P4yn3: OMFG MADDOX CALLED ME A TWAT CAN I LIEK HAV UR AUTOGRAPH?!!
Maddox: Get off my leg or shit will fly.
Pyro: Whats Maddox doing here at this 7-11?
Maddox: I actually came here to bitch...and rant...and complain...
Maddox: THOSE FUCKING SKITS YOU PUT OUT, KID!
Pyro: I know. I-Steve-O is a horrible writer..
Maddox: Not him, you.
Pyro: Dude, this is the internet. If you want to make this an opinion war, I am all up for it.
Maddox: Let's go then, I am a keyboard warrior.
Pyro: I am a keyboard master.

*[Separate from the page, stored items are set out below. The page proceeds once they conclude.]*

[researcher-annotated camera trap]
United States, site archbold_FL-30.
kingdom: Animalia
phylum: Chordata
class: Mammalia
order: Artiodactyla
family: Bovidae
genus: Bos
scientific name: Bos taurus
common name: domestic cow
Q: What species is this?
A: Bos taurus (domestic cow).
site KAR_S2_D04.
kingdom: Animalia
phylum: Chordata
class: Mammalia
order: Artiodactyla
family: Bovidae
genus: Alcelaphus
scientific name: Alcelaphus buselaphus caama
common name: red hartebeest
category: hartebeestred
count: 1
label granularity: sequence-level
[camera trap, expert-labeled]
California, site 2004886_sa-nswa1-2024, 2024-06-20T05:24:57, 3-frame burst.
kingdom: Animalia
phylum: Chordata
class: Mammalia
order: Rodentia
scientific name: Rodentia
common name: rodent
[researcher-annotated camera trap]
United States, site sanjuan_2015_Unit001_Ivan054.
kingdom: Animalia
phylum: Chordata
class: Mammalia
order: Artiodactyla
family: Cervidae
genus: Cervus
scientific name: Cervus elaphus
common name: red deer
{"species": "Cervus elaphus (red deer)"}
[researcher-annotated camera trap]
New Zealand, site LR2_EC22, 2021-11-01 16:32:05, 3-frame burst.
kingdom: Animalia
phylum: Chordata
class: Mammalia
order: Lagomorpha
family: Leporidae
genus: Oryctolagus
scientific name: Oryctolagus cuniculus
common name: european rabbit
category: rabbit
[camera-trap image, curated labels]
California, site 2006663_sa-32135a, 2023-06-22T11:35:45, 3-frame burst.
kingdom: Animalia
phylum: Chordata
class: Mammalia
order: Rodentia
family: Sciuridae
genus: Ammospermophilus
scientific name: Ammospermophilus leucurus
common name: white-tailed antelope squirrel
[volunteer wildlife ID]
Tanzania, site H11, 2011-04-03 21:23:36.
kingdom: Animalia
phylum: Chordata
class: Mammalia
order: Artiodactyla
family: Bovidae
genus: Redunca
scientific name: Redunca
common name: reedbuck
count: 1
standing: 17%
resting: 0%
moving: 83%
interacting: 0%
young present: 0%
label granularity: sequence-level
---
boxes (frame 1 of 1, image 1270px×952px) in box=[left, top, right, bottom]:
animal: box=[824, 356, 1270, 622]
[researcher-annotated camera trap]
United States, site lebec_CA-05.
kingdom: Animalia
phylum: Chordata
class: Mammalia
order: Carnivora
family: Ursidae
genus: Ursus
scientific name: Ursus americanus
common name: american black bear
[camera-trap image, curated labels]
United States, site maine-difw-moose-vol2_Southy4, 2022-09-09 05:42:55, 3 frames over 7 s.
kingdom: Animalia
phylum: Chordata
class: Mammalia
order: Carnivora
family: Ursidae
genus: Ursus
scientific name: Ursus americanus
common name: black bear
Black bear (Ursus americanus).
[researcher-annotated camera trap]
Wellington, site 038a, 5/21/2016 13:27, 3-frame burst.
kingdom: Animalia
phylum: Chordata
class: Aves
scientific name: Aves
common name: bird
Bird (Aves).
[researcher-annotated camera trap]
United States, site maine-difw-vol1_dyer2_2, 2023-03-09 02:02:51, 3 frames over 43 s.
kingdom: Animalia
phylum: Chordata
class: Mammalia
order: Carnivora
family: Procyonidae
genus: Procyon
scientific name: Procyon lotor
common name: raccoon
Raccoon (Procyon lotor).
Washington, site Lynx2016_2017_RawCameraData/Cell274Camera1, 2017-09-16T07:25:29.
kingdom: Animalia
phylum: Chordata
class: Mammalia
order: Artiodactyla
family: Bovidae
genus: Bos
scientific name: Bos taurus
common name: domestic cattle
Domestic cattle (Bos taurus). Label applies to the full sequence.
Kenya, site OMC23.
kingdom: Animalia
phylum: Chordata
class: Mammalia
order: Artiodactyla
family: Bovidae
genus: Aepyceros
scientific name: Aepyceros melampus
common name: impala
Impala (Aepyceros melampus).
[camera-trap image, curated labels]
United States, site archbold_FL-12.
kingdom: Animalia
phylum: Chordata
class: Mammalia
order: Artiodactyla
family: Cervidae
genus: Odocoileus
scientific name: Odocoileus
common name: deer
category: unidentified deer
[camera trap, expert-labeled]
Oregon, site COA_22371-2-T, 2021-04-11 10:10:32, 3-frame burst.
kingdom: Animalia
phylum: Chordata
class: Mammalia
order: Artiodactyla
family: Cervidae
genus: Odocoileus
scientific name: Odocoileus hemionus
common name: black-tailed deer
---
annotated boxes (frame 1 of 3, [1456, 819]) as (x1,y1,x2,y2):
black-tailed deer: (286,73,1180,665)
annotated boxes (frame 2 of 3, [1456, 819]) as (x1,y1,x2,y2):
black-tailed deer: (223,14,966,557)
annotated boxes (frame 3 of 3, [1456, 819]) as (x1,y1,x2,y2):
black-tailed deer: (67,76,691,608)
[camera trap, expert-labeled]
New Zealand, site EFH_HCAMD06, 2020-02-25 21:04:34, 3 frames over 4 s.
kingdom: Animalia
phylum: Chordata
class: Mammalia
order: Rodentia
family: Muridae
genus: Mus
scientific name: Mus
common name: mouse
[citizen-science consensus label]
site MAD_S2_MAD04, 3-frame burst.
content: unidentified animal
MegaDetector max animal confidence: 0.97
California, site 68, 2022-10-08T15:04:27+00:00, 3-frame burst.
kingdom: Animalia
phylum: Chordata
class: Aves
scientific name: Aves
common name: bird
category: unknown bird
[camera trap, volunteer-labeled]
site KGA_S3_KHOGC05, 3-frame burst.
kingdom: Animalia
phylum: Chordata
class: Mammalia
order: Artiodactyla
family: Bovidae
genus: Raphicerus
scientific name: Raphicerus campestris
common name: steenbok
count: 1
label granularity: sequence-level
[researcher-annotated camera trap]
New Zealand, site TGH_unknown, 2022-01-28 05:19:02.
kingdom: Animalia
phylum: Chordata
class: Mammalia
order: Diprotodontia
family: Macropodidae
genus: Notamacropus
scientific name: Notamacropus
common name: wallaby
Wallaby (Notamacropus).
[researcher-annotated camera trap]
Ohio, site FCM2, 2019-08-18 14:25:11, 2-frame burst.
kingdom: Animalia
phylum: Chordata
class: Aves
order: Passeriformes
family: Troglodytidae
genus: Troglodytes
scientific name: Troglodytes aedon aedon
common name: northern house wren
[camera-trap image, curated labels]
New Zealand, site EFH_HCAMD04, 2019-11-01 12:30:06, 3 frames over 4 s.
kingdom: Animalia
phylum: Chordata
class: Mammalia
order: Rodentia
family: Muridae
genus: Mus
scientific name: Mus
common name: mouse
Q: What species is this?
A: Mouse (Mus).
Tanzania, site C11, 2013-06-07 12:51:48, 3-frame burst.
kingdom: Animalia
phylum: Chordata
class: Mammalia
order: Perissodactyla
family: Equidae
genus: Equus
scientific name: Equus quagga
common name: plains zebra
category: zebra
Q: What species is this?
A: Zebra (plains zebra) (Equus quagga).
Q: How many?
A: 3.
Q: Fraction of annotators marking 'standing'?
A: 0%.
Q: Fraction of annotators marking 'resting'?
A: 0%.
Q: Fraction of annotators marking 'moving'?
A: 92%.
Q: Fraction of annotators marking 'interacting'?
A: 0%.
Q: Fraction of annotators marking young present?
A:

I can type a whole blog entry with my penis.
Maddox: *Grows angry and evolves into Badass Piratemon*
P4yn3: *orgasms on pavement*
Maddox: *throws school bus full of children at Pyro*
Pyro: Yeeeeah, internet, serious business. I get it Maddox.
Maddox: Don't say those words again. They are the words used by shitstained psudeo journalists who spouts their opinions only to have 1 comment added saying 'i totally agree with you'.
Pyro: Blog you you blogging motherblogger.
Maddox: CHRIST ALMIGHTY, THERE ARE CHILDREN AROUND.
Pyro: Not really, just the ones from the bus. Oh look, the tardo in the wheelchair has an iPod.
Maddox: *head starts to throb*
P4yn3: Pyro! Don't piss my idol off. He is CRASH's god.
Pyro: Is there such a thing as an e-god?
Psy: Well, there's me..
Pyro: Shut up, Simon...
Maddox: You don't get it do you? I have the best page in the universe and here you are making me look like the jerk.
Cruise: Well, you are a jerk.
Maddox: Fuck off Cruise. I already rooted Holmes twice already. Now, if you'll excuse me, I have got better things to do. Like attend the National Association Of Tom Green Look Alikes.
P4yn3: Can I come?!
Maddox: Fuck off...
P4yn3: PYRO PYRO! DID YOU HEAR THAT?! HE TOLD ME TO FUCK OFF! MADDOX TOLD ME TO FUCK OFF! C'MON I/O! LETS GO HOME AND FUCK!
I/O: I am all over that! *P4yn3 and I/O run off*
Pyro: I need to get a better hobby...
ON THE NEXT KICKIN IT! Sandworms invade Arizona! The mysterious Revolution controller sparks controversy! More crap about how videogames teach people how to use guns and fuck machines! AND, The forum outcasts are taken seriously!